Written request:
Rewrite the entries from the line containing "At what distance" through the last line of the entries as a Markdown table with two columns, Row and Line, leaving out blank lines.

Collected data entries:
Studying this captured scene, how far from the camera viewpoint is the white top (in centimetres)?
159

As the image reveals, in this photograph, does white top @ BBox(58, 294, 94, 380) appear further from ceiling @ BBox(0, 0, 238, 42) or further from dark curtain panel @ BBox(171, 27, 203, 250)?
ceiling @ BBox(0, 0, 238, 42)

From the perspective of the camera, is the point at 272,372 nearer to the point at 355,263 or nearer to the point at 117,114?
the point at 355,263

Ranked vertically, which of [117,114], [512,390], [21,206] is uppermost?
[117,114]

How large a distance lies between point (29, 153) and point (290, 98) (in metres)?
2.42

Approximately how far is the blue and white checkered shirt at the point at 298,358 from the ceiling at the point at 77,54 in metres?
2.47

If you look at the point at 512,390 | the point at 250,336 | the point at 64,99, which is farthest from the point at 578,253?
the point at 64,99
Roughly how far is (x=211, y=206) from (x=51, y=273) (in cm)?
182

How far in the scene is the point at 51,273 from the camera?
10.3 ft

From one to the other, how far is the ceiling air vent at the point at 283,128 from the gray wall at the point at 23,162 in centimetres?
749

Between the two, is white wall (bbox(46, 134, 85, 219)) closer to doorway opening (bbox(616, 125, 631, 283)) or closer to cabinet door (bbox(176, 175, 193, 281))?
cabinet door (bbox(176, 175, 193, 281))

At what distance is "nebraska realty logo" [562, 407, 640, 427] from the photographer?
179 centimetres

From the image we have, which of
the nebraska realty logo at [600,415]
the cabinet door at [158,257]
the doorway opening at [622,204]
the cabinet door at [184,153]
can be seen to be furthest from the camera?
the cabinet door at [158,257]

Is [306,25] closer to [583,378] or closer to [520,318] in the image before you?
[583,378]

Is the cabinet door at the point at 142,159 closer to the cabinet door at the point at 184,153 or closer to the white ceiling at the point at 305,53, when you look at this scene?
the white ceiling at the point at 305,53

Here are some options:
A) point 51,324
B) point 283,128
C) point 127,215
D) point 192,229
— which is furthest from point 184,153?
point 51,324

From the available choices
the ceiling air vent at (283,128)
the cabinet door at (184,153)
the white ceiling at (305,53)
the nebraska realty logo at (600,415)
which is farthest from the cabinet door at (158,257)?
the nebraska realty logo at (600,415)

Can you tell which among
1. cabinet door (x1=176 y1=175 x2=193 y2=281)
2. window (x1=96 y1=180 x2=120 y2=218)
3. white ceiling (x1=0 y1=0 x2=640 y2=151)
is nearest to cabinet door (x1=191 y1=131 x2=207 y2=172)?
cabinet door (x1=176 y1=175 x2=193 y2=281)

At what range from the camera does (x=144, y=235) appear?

Correct response:
| Row | Line |
|---|---|
| 1 | At what distance is "nebraska realty logo" [562, 407, 640, 427] from the photographer? |
| 2 | 179 centimetres |
| 3 | From the image we have, which of |
| 4 | the nebraska realty logo at [600,415] |
| 5 | the cabinet door at [158,257] |
| 6 | the doorway opening at [622,204] |
| 7 | the cabinet door at [184,153] |
| 8 | can be seen to be furthest from the camera? |
| 9 | the cabinet door at [158,257] |
| 10 | Is [306,25] closer to [583,378] or closer to [520,318] in the image before you? |
| 11 | [583,378] |
| 12 | Is the cabinet door at the point at 142,159 closer to the cabinet door at the point at 184,153 or closer to the white ceiling at the point at 305,53, when you look at this scene? |
| 13 | the white ceiling at the point at 305,53 |
| 14 | Here are some options: |
| 15 | A) point 51,324 |
| 16 | B) point 283,128 |
| 17 | C) point 127,215 |
| 18 | D) point 192,229 |
| 19 | — which is furthest from point 184,153? |
| 20 | point 51,324 |
| 21 | From the available choices |
| 22 | the ceiling air vent at (283,128) |
| 23 | the cabinet door at (184,153) |
| 24 | the white ceiling at (305,53) |
| 25 | the nebraska realty logo at (600,415) |
| 26 | which is farthest from the cabinet door at (158,257)? |
| 27 | the nebraska realty logo at (600,415) |
| 28 | Can you tell which among |
| 29 | 1. cabinet door (x1=176 y1=175 x2=193 y2=281) |
| 30 | 2. window (x1=96 y1=180 x2=120 y2=218) |
| 31 | 3. white ceiling (x1=0 y1=0 x2=640 y2=151) |
| 32 | is nearest to cabinet door (x1=191 y1=131 x2=207 y2=172)? |
| 33 | cabinet door (x1=176 y1=175 x2=193 y2=281) |
| 34 | At what range from the camera does (x=144, y=235) appear? |